__Exercise prompt__. Pictures are to be left out, but please repeat each record exactly.

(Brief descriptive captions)
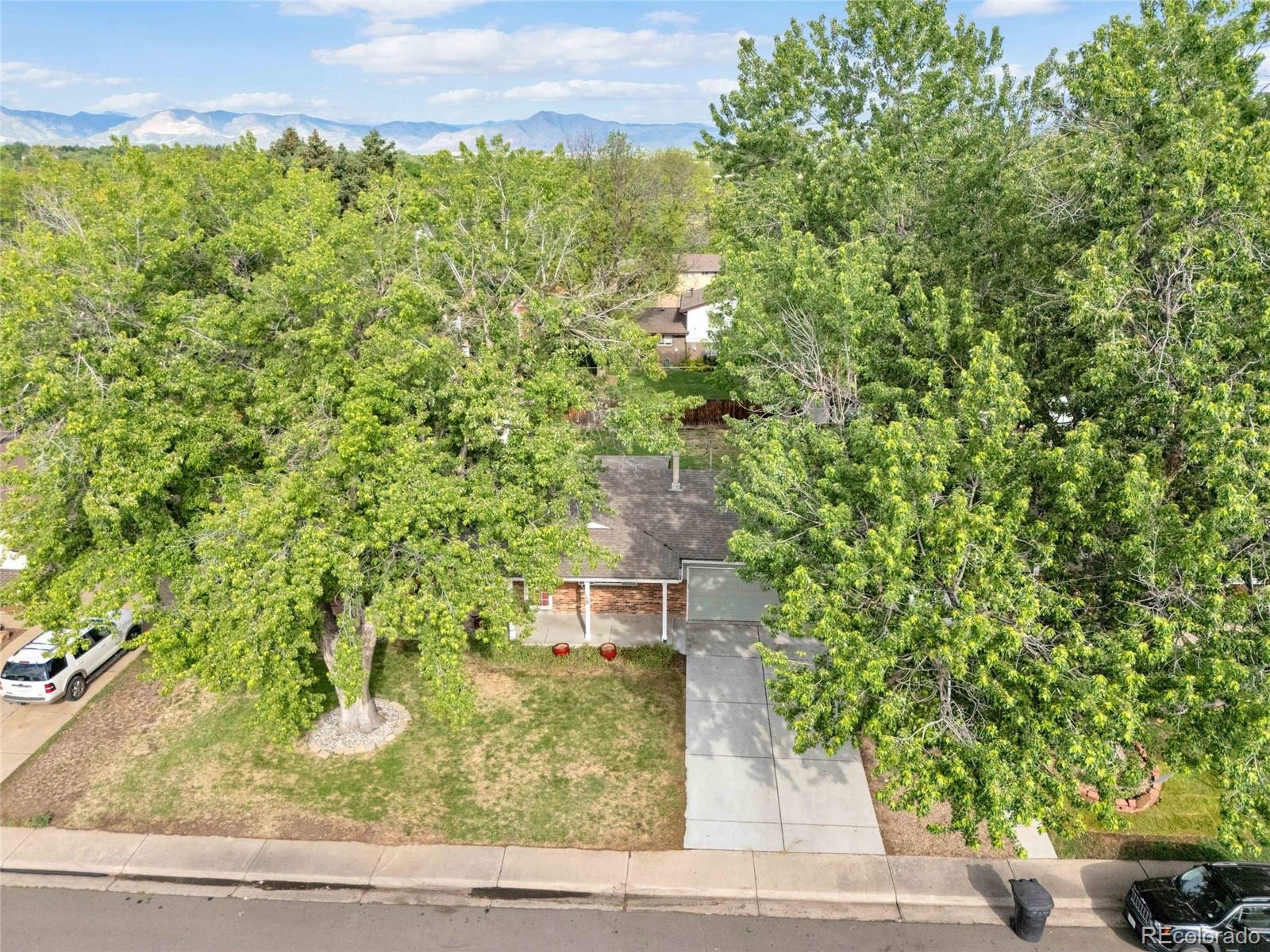 MLS Image #28 for 3019 s eaton street,denver, Colorado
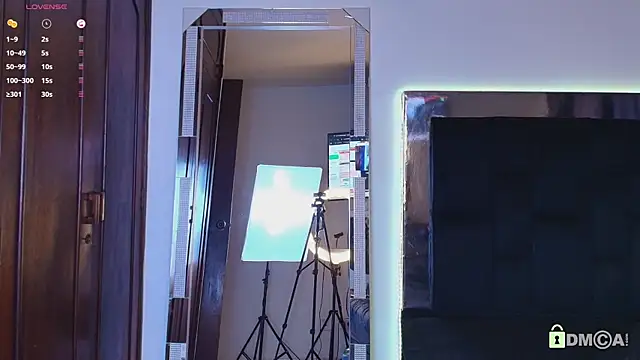 madisonwalkeeer online show from 03-30-26, 10:33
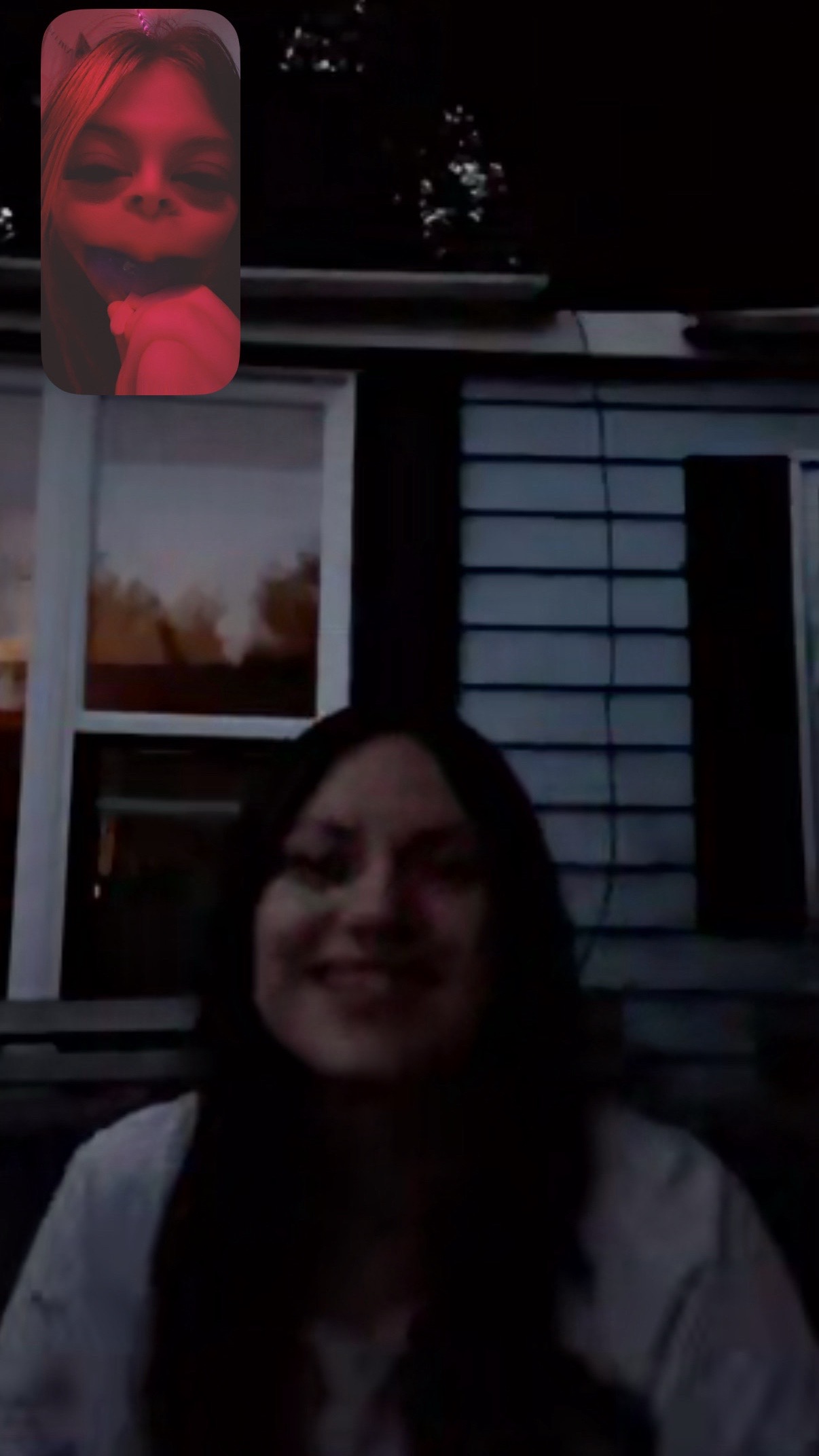 @secret_btch69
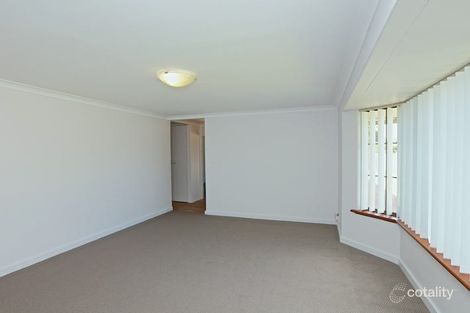 Property photo of 24 Cunningham Place Padbury WA 6025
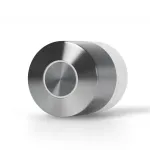 NUKI Smart Lock PRO i&scaron;manioji durų spyna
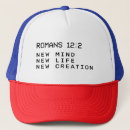 Recherche de baptême casquettes Pour tous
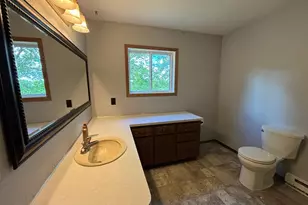 17707 195th Ave SE, Plummer, MN 56748 - Photo 18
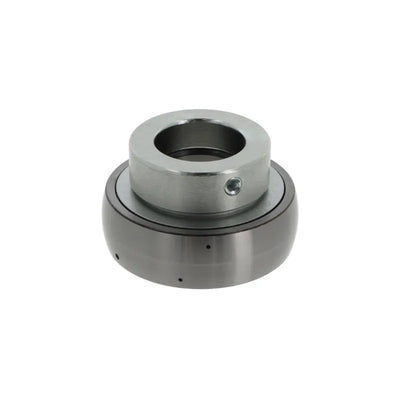 Cuscinetto con anello di bloccaggio SCH35 RHP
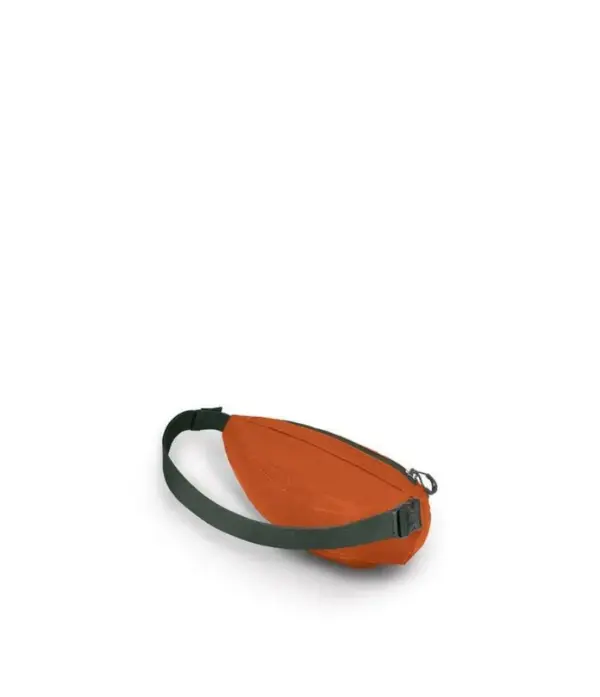 Osprey Ultralight Fanny Pack 1L Everyday Waist Bag - Image 3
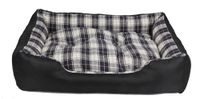 tierbett Gr.M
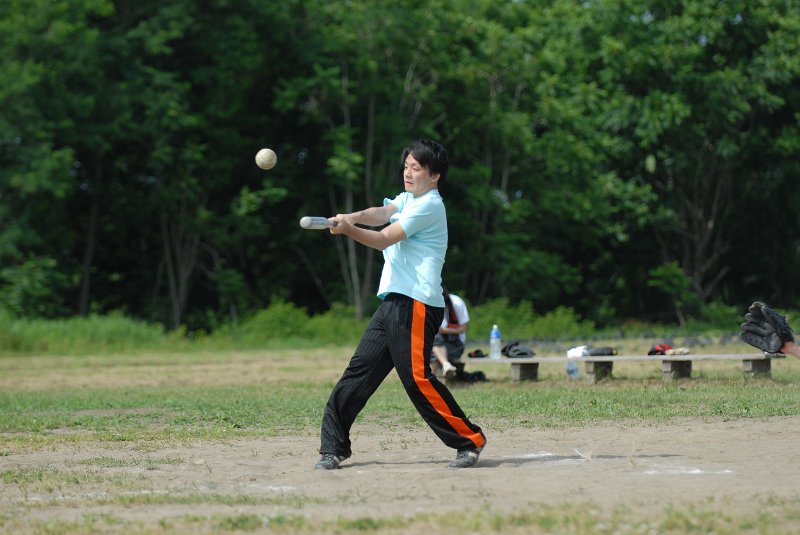 DSC_2741.JPG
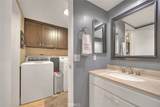 6776 Bradford Court - Photo 24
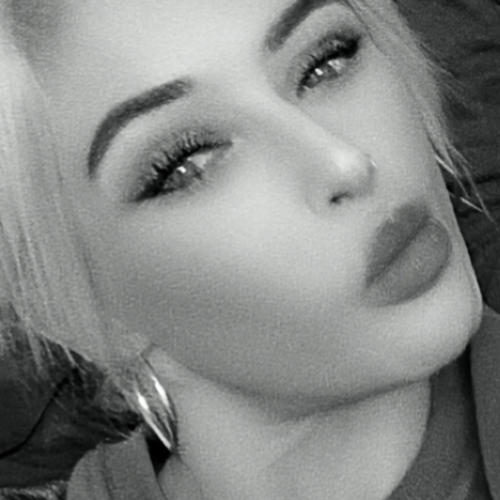 jade l. profile photo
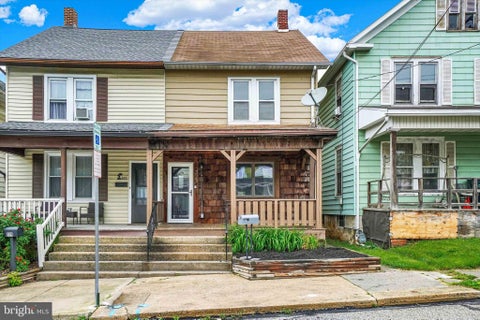 Photo for 327 W MAPLE STREET
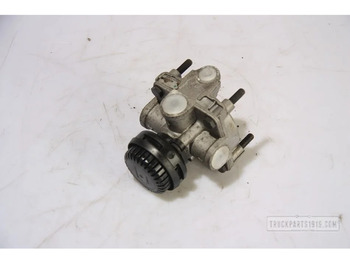 Βαλβίδα RENAULT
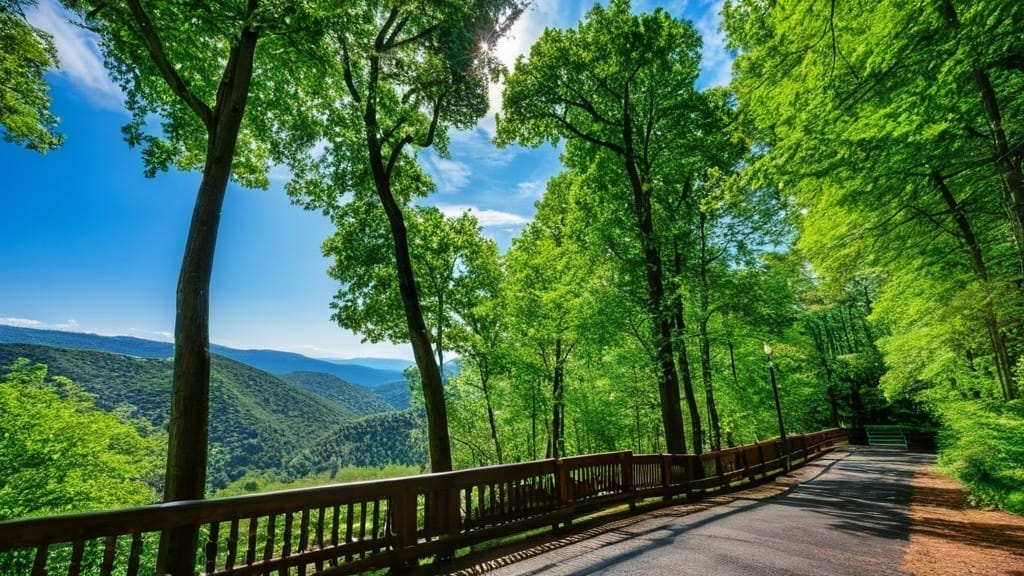 Mehr über den Artikel erfahren Marketingstrategie in 3 Ebenen: Sichtbarkeit, Vertrauen, Abschluss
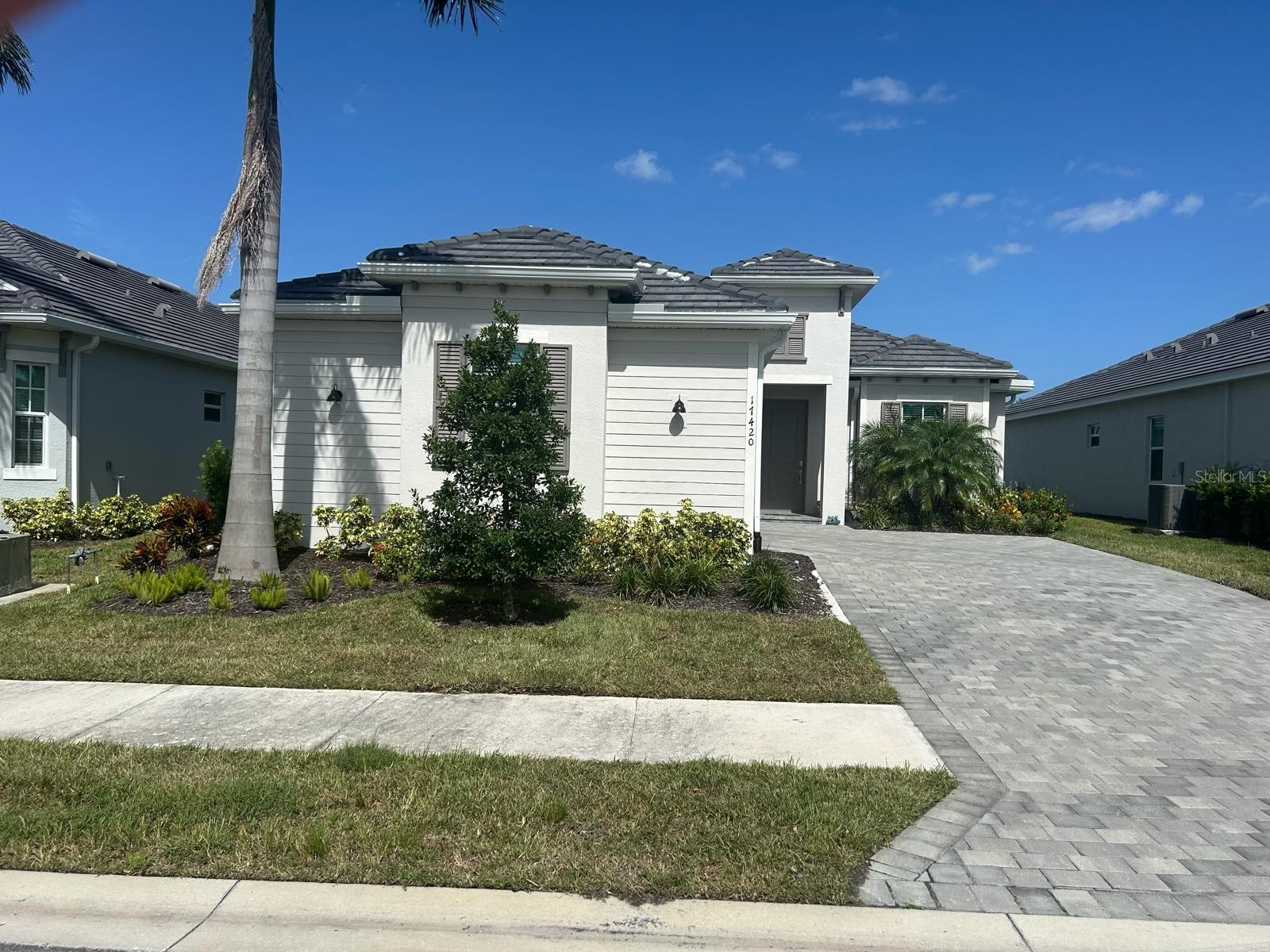 17420 Jadestone Court Venice FL 34293 C7519572 image25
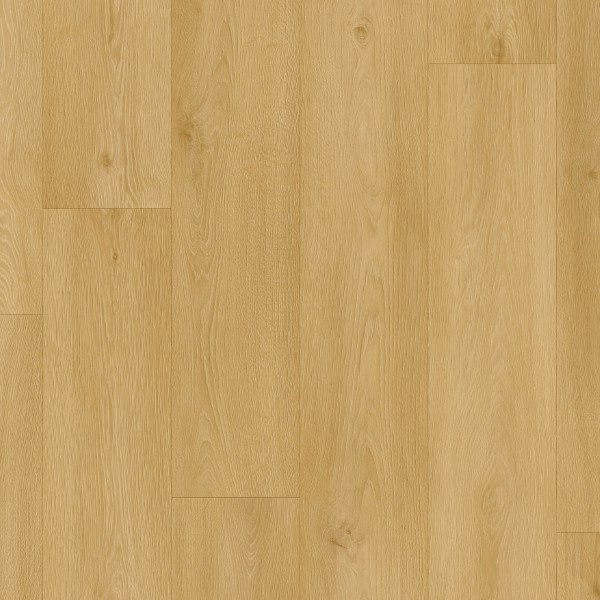 Moduleo Roots 0,55 EIR Galtymore Oak 86871BE Medium Plank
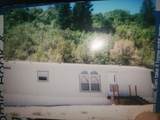 303 State Road 230 - Photo 16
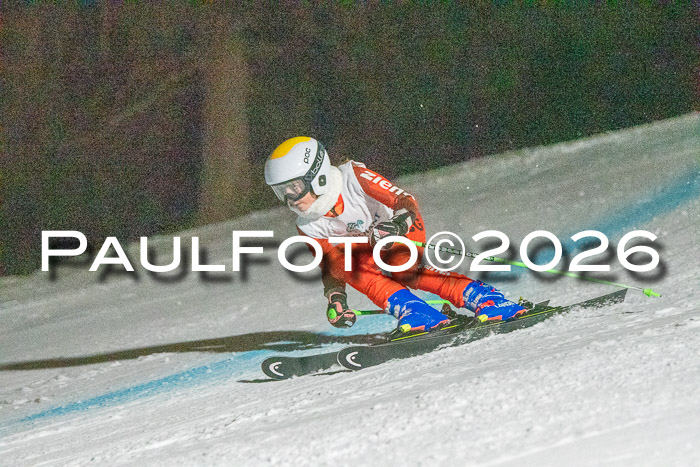 3. Kids-Night-Race 2026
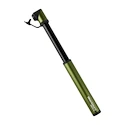 Gonfleur Blackburn  AirStik SL Green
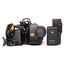 Sony Handycam CCD-TR501E Video8 PAL Camcorder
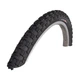 Покрышка на велосипед Longus 16x1,75 (47-305) - изображение 2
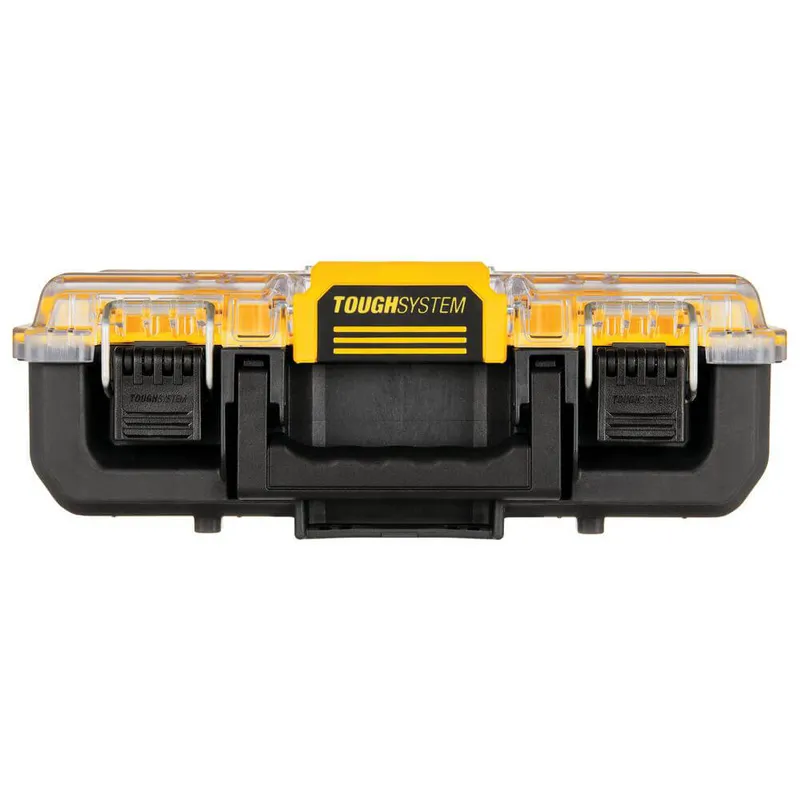 Органайзер TOUGHSYSTEM 2.0 DeWALT DWST83392-1 — Photo 1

__Answer to this problem__.
 MLS Image #28 for 3019 s eaton street,denver, Colorado
 madisonwalkeeer online show from 03-30-26, 10:33
 @secret_btch69
 Property photo of 24 Cunningham Place Padbury WA 6025
 NUKI Smart Lock PRO i&scaron;manioji durų spyna
 Recherche de baptême casquettes Pour tous
 17707 195th Ave SE, Plummer, MN 56748 - Photo 18
 Cuscinetto con anello di bloccaggio SCH35 RHP
 Osprey Ultralight Fanny Pack 1L Everyday Waist Bag - Image 3
 tierbett Gr.M
 DSC_2741.JPG
 6776 Bradford Court - Photo 24
 jade l. profile photo
 Photo for 327 W MAPLE STREET
 Βαλβίδα RENAULT
 Mehr über den Artikel erfahren Marketingstrategie in 3 Ebenen: Sichtbarkeit, Vertrauen, Abschluss
 17420 Jadestone Court Venice FL 34293 C7519572 image25
 Moduleo Roots 0,55 EIR Galtymore Oak 86871BE Medium Plank
 303 State Road 230 - Photo 16
 3. Kids-Night-Race 2026
 Gonfleur Blackburn  AirStik SL Green
 Sony Handycam CCD-TR501E Video8 PAL Camcorder
 Покрышка на велосипед Longus 16x1,75 (47-305) - изображение 2
 Органайзер TOUGHSYSTEM 2.0 DeWALT DWST83392-1 — Photo 1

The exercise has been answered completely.